# 1.8 vs 2.0 exhaust sound



## tom_91 (Aug 30, 2017)

Hi guys,

So I have a 1.8 and my friend has a 2.0 and his stock exhaust sounds sooo much beefier than mine anyone else had any experience of the 1.8 sounding wimpy? I have the drive mode set to Dynamic but I don't see a valve in my exhaust like his?
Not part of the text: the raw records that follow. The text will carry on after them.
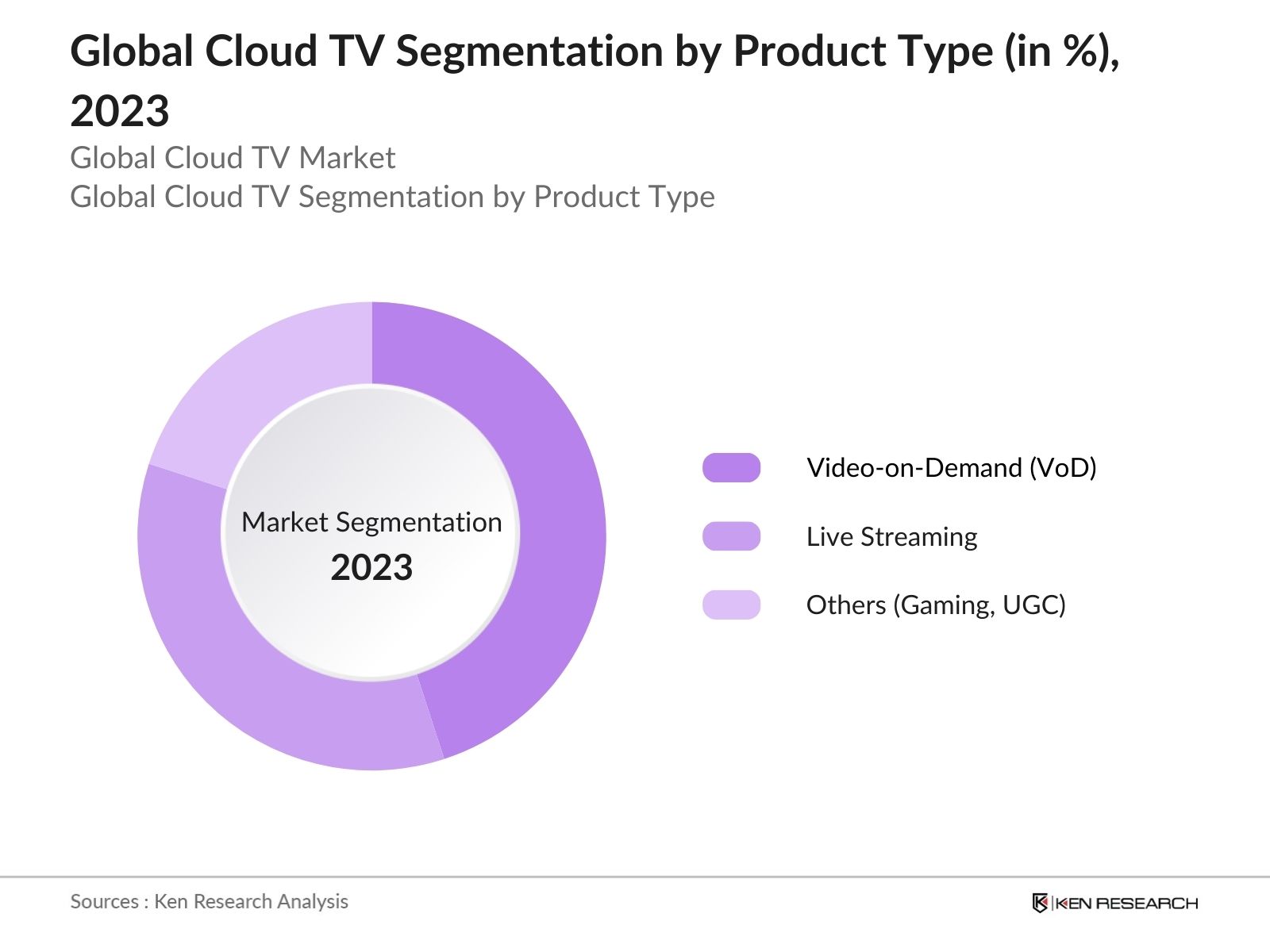 Global Cloud TV Segmentation by Product Type (in %), 2023

Global Cloud TV Market
Global Cloud TV Segmentation by Product Type

Market Segmentation
2023

Video-on-Demand (VoD)
Live Streaming
Others (Gaming, UGC)

Sources : Ken Research Analysis

KEN RESEARCH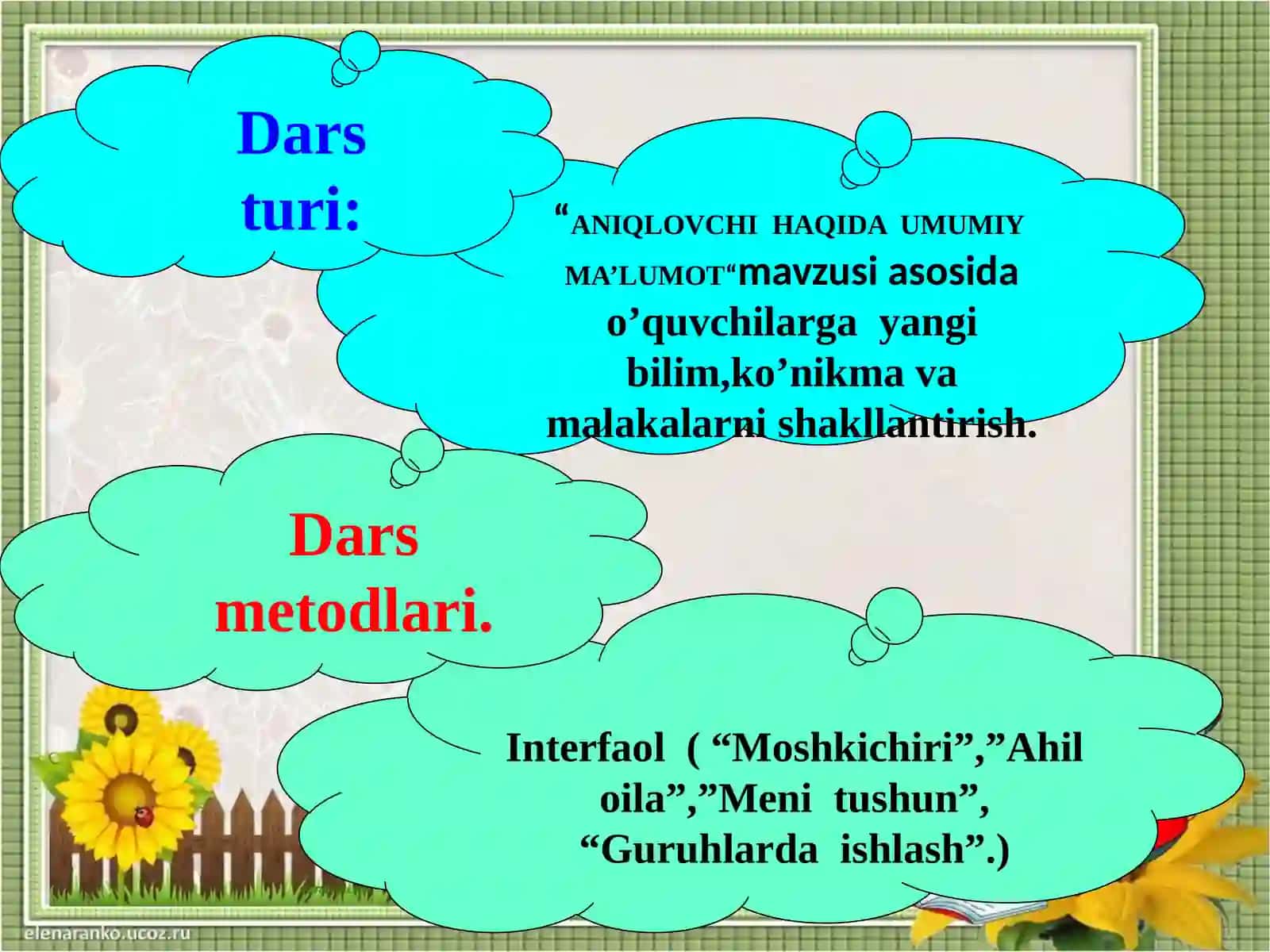 Dars turi:

“ANIQLOVCHI HAQIDA UMUMIY MA’LUMOT“mavzusi asosida o’quvchilarga yangi bilim,ko’nikma va malakalarni shakllantirish.

Dars metodlari.

Interfaol ( “Moshkichiri”,”Ahil oila”,”Meni tushun”, “Guruhlarda ishlash”.)

elenaranko.ucoz.ru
I thought the exhaust setup would be very similar based off the following YouTube comparison video:


----------



## Anthony_Manton (Feb 12, 2018)

I'm sure I read somewhere that unless you've got the Sline or higher in the TT Coupé you don't get the valve that changes the exhaust tone.
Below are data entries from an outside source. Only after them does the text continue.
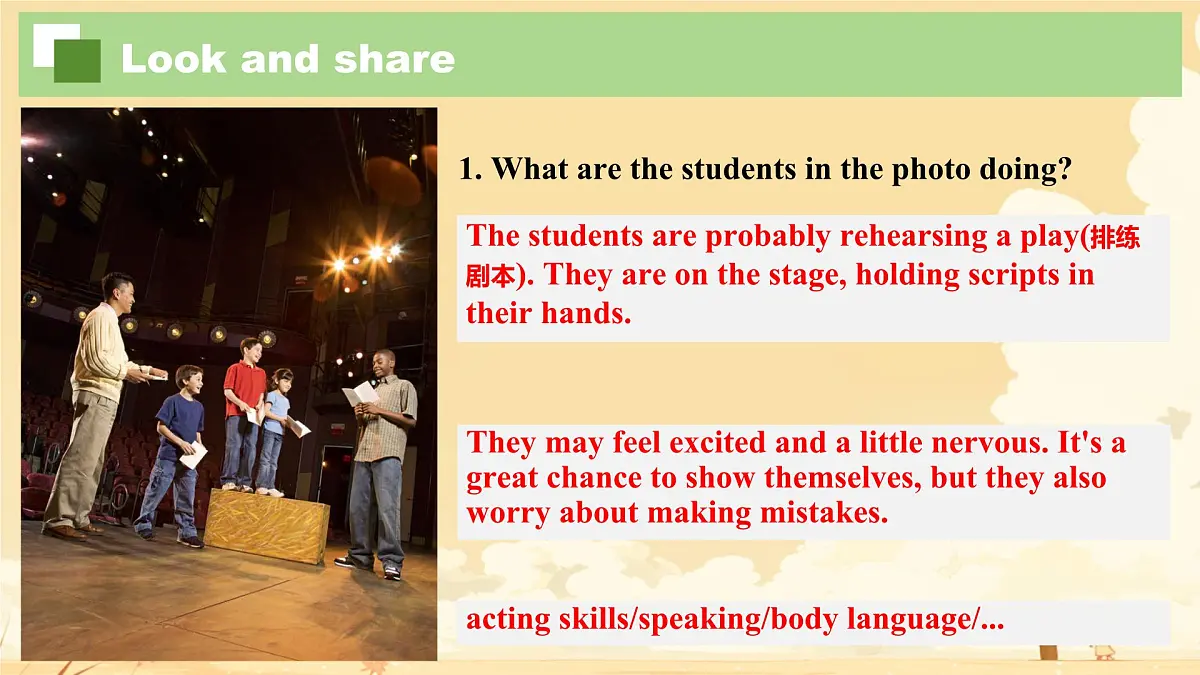 Look and share

1. What are the students in the photo doing?

The students are probably rehearsing a play(排练剧本). They are on the stage, holding scripts in their hands.

They may feel excited and a little nervous. It's a great chance to show themselves, but they also worry about making mistakes.

acting skills/speaking/body language/...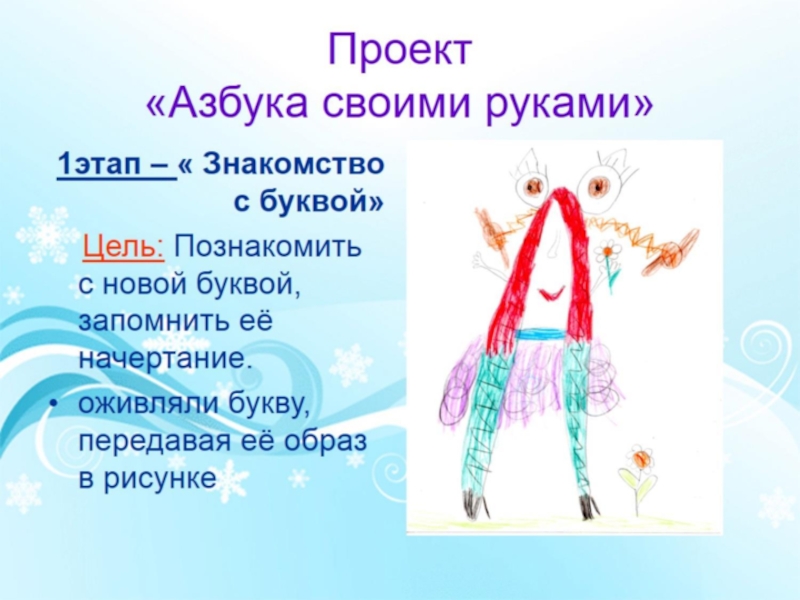 Проект
«Азбука своими руками»

1этап – « Знакомство с буквой»

Цель: Познакомить с новой буквой, запомнить её начертание.

• оживляли букву, передавая её образ в рисунке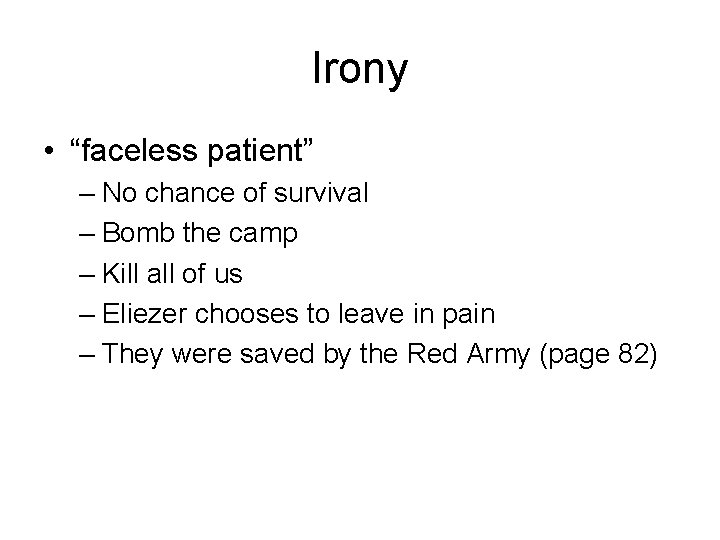 Irony

• “faceless patient”
– No chance of survival
– Bomb the camp
– Kill all of us
– Eliezer chooses to leave in pain
– They were saved by the Red Army (page 82)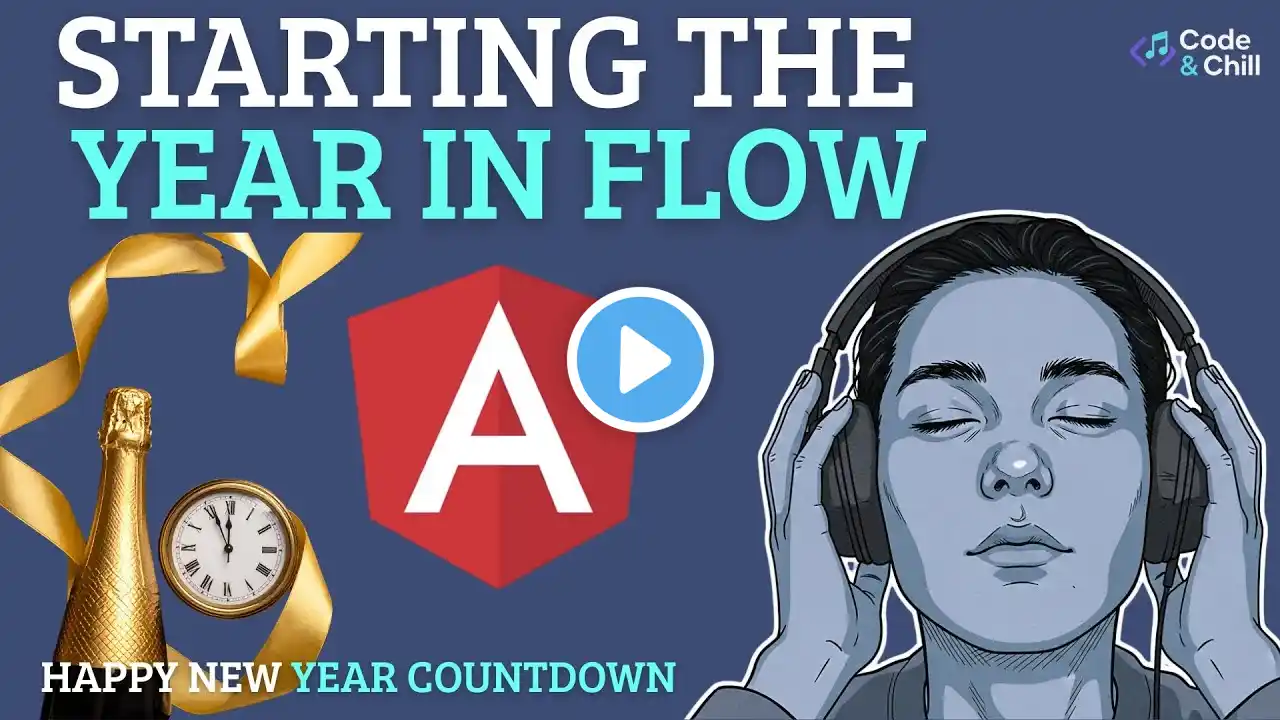 STARTING THE YEAR IN FLOW

Code & Chill

A

HAPPY NEW YEAR COUNTDOWN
Sent from my iPhone using Tapatalk


----------



## Anthony_Manton (Feb 12, 2018)

I think that only applies to the 1.8's

Sent from my iPhone using Tapatalk


----------



## tom_91 (Aug 30, 2017)

Mine is an s-line.


----------



## Omychron (Sep 9, 2016)

The 1.8 doesn't have a flap:










Compare this to the schematics of the 2.0 and TTS. (numbers 14/15/16 on the drawings)
The 2.0 has a single flap (left exhaust tip)
The TTS has 2 flaps, one for each side.


















If you want a better sound, you can always look at aftermarket options?


----------



## Anthony_Manton (Feb 12, 2018)

Well at least we now know the answer to your question. To be honest I had seen that YouTube clip you posted and thought the 1.8 sounded decent.

Sent from my iPhone using Tapatalk


----------



## tom_91 (Aug 30, 2017)

Could I get away with anything aftermarket if it's on finance though when givIng it back? Is there any way to make it louder without a whole new exhaust?


----------



## Dale.TT (Dec 19, 2016)

I don't think you're supposed to if it's on PCP but I suppose you'd have to check the terms, chances are they will tell you no mods.
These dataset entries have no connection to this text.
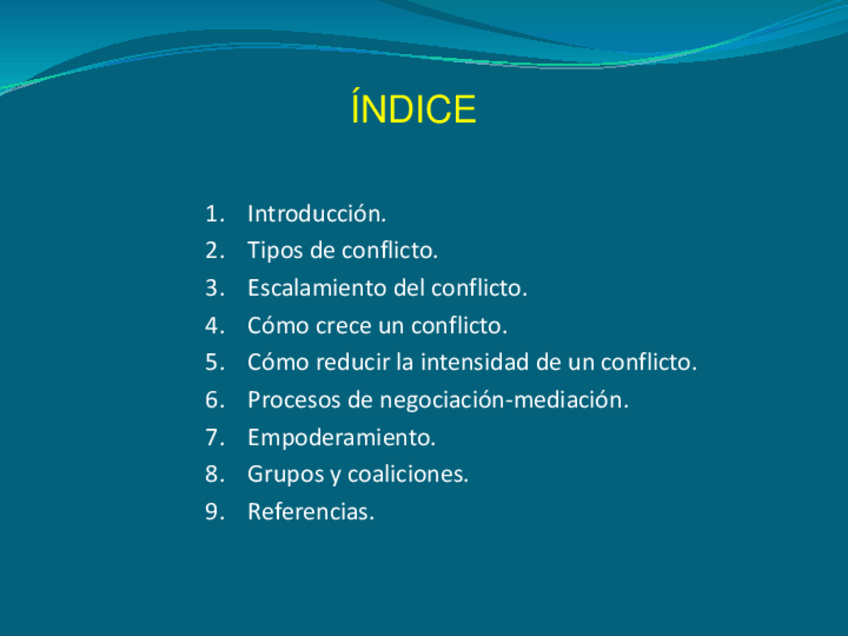 ÍNDICE

1. Introducción.
2. Tipos de conflicto.
3. Escalamiento del conflicto.
4. Cómo crece un conflicto.
5. Cómo reducir la intensidad de un conflicto.
6. Procesos de negociación-mediación.
7. Empoderamiento.
8. Grupos y coaliciones.
9. Referencias.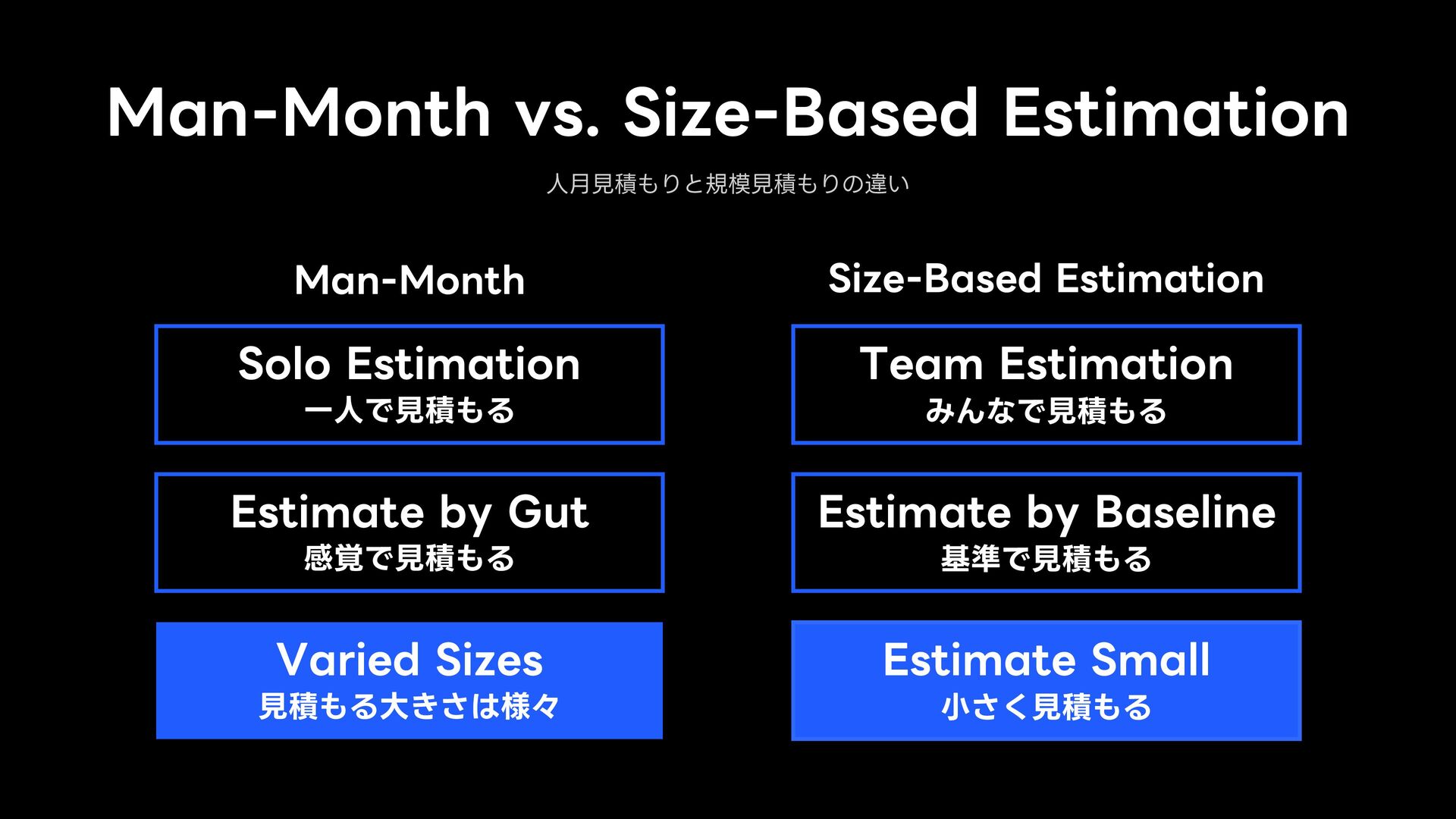 Man-Month vs. Size-Based Estimation

人月見積もりと規模見積もりの違い

Man-Month

Solo Estimation
一人で見積もる

Estimate by Gut
感覚で見積もる

Varied Sizes
見積もる大きさは様々

Size-Based Estimation

Team Estimation
みんなで見積もる

Estimate by Baseline
基準で見積もる

Estimate Small
小さく見積もる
In saying that, there are thousands of folk who just do it and they are none the wiser. Especially if it's reversible. But i suppose it's all at your own risk and what-not.


----------



## tom_91 (Aug 30, 2017)

I suppose fitting the exhaust from the 2.0 would work the same and at least be genuine Audi parts? Wonder how much the parts cost or whether I could just change certain parts without the entire exhaust system..


----------



## Omychron (Sep 9, 2016)

tom_91 said:


> I suppose fitting the exhaust from the 2.0 would work the same and at least be genuine Audi parts? Wonder how much the parts cost or whether I could just change certain parts without the entire exhaust system..


That's assuming you can get the valve(s) to work.
I doubt there will even be a connector for them...


----------